**YOUR OBJECTIVE**
In the records below, count every line where the string "meta" appears, and reply with the count only.

**EXERCISE MATERIAL**

# # # #

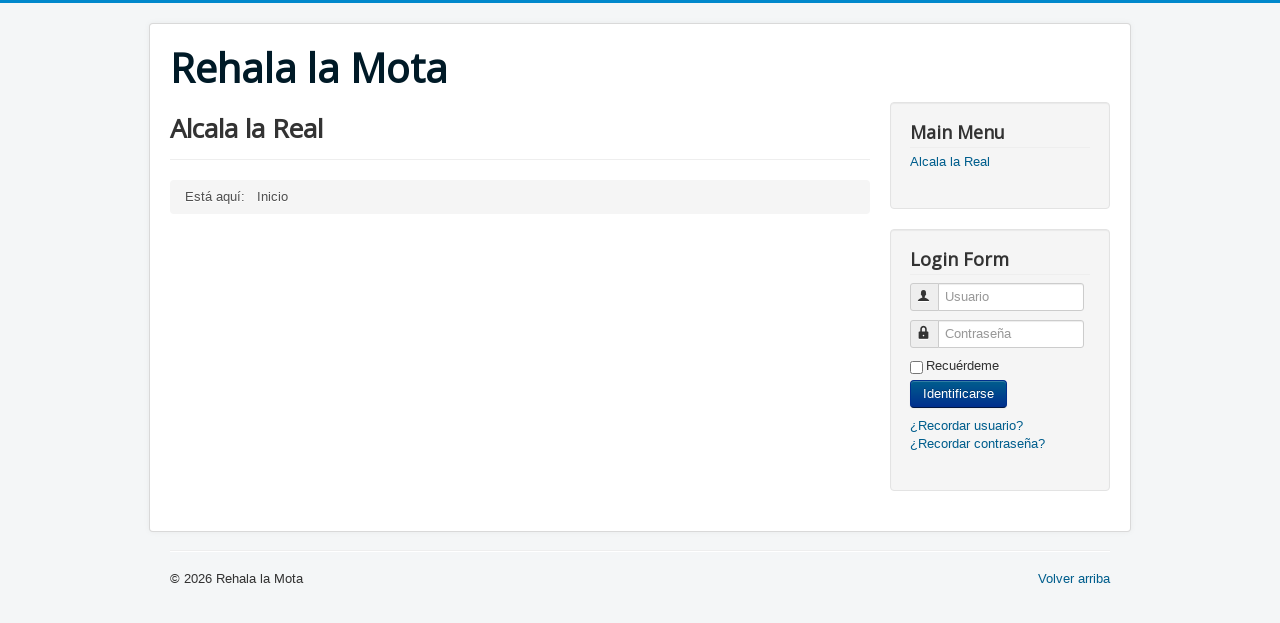

--- FILE ---
content_type: text/html; charset=utf-8
request_url: https://podenquero.es/index.php
body_size: 6455
content:
<!DOCTYPE html>
<html lang="es-es" dir="ltr">
<head>
	<meta name="viewport" content="width=device-width, initial-scale=1.0" />
	<meta charset="utf-8" />
	<base href="https://podenquero.es/index.php" />
	<meta name="description" content="Amantes de la naturaleza" />
	<meta name="generator" content="Joomla! - Open Source Content Management" />
	<title>Alcala la Real</title>
	<link href="/index.php?format=feed&amp;type=rss" rel="alternate" type="application/rss+xml" title="RSS 2.0" />
	<link href="/index.php?format=feed&amp;type=atom" rel="alternate" type="application/atom+xml" title="Atom 1.0" />
	<link href="/templates/protostar/favicon.ico" rel="shortcut icon" type="image/vnd.microsoft.icon" />
	<link href="/templates/protostar/css/template.css?85b8fdf968ee1c305f8003f565eaf560" rel="stylesheet" />
	<link href="https://fonts.googleapis.com/css?family=Open+Sans" rel="stylesheet" />
	<style>

	h1, h2, h3, h4, h5, h6, .site-title {
		font-family: 'Open Sans', sans-serif;
	}
	</style>
	<script type="application/json" class="joomla-script-options new">{"csrf.token":"c02eb09e184a0fac2500bf6609f09532","system.paths":{"root":"","base":""},"system.keepalive":{"interval":840000,"uri":"\/index.php\/component\/ajax\/?format=json"}}</script>
	<script src="/media/jui/js/jquery.min.js?85b8fdf968ee1c305f8003f565eaf560"></script>
	<script src="/media/jui/js/jquery-noconflict.js?85b8fdf968ee1c305f8003f565eaf560"></script>
	<script src="/media/jui/js/jquery-migrate.min.js?85b8fdf968ee1c305f8003f565eaf560"></script>
	<script src="/media/system/js/caption.js?85b8fdf968ee1c305f8003f565eaf560"></script>
	<script src="/media/jui/js/bootstrap.min.js?85b8fdf968ee1c305f8003f565eaf560"></script>
	<script src="/templates/protostar/js/template.js?85b8fdf968ee1c305f8003f565eaf560"></script>
	<!--[if lt IE 9]><script src="/media/jui/js/html5.js?85b8fdf968ee1c305f8003f565eaf560"></script><![endif]-->
	<script src="/media/system/js/core.js?85b8fdf968ee1c305f8003f565eaf560"></script>
	<!--[if lt IE 9]><script src="/media/system/js/polyfill.event.js?85b8fdf968ee1c305f8003f565eaf560"></script><![endif]-->
	<script src="/media/system/js/keepalive.js?85b8fdf968ee1c305f8003f565eaf560"></script>
	<script>
jQuery(window).on('load',  function() {
				new JCaption('img.caption');
			});jQuery(function($){ initTooltips(); $("body").on("subform-row-add", initTooltips); function initTooltips (event, container) { container = container || document;$(container).find(".hasTooltip").tooltip({"html": true,"container": "body"});} });
	</script>

</head>
<body class="site com_content view-featured no-layout no-task itemid-101">
	<!-- Body -->
	<div class="body" id="top">
		<div class="container">
			<!-- Header -->
			<header class="header" role="banner">
				<div class="header-inner clearfix">
					<a class="brand pull-left" href="/">
						<span class="site-title" title="Rehala la Mota">Rehala la Mota</span>											</a>
					<div class="header-search pull-right">
						
					</div>
				</div>
			</header>
						
			<div class="row-fluid">
								<main id="content" role="main" class="span9">
					<!-- Begin Content -->
					
					<div id="system-message-container">
	</div>

					<div class="blog-featured" itemscope itemtype="https://schema.org/Blog">
<div class="page-header">
	<h1>
	Alcala la Real	</h1>
</div>



</div>

					<div class="clearfix"></div>
					<div aria-label="Breadcrumbs" role="navigation">
	<ul itemscope itemtype="https://schema.org/BreadcrumbList" class="breadcrumb">
					<li>
				Está aquí: &#160;
			</li>
		
						<li itemprop="itemListElement" itemscope itemtype="https://schema.org/ListItem" class="active">
					<span itemprop="name">
						Inicio					</span>
					<meta itemprop="position" content="1">
				</li>
				</ul>
</div>

					<!-- End Content -->
				</main>
									<div id="aside" class="span3">
						<!-- Begin Right Sidebar -->
						<div class="well _menu"><h3 class="page-header">Main Menu</h3><ul class="nav menu mod-list">
<li class="item-101 default current active"><a href="/index.php" >Alcala la Real</a></li></ul>
</div><div class="well "><h3 class="page-header">Login Form</h3><form action="/index.php" method="post" id="login-form" class="form-inline">
		<div class="userdata">
		<div id="form-login-username" class="control-group">
			<div class="controls">
									<div class="input-prepend">
						<span class="add-on">
							<span class="icon-user hasTooltip" title="Usuario"></span>
							<label for="modlgn-username" class="element-invisible">Usuario</label>
						</span>
						<input id="modlgn-username" type="text" name="username" class="input-small" tabindex="0" size="18" placeholder="Usuario" />
					</div>
							</div>
		</div>
		<div id="form-login-password" class="control-group">
			<div class="controls">
									<div class="input-prepend">
						<span class="add-on">
							<span class="icon-lock hasTooltip" title="Contraseña">
							</span>
								<label for="modlgn-passwd" class="element-invisible">Contraseña							</label>
						</span>
						<input id="modlgn-passwd" type="password" name="password" class="input-small" tabindex="0" size="18" placeholder="Contraseña" />
					</div>
							</div>
		</div>
						<div id="form-login-remember" class="control-group checkbox">
			<label for="modlgn-remember" class="control-label">Recuérdeme</label> <input id="modlgn-remember" type="checkbox" name="remember" class="inputbox" value="yes"/>
		</div>
				<div id="form-login-submit" class="control-group">
			<div class="controls">
				<button type="submit" tabindex="0" name="Submit" class="btn btn-primary login-button">Identificarse</button>
			</div>
		</div>
					<ul class="unstyled">
							<li>
					<a href="/index.php/component/users/?view=remind&amp;Itemid=101">
					¿Recordar usuario?</a>
				</li>
				<li>
					<a href="/index.php/component/users/?view=reset&amp;Itemid=101">
					¿Recordar contraseña?</a>
				</li>
			</ul>
		<input type="hidden" name="option" value="com_users" />
		<input type="hidden" name="task" value="user.login" />
		<input type="hidden" name="return" value="aHR0cHM6Ly9wb2RlbnF1ZXJvLmVzL2luZGV4LnBocA==" />
		<input type="hidden" name="c02eb09e184a0fac2500bf6609f09532" value="1" />	</div>
	</form>
</div>
						<!-- End Right Sidebar -->
					</div>
							</div>
		</div>
	</div>
	<!-- Footer -->
	<footer class="footer" role="contentinfo">
		<div class="container">
			<hr />
			
			<p class="pull-right">
				<a href="#top" id="back-top">
					Volver arriba				</a>
			</p>
			<p>
				&copy; 2026 Rehala la Mota			</p>
		</div>
	</footer>
	
</body>
</html>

# # # #

**WRITTEN RESPONSE**
5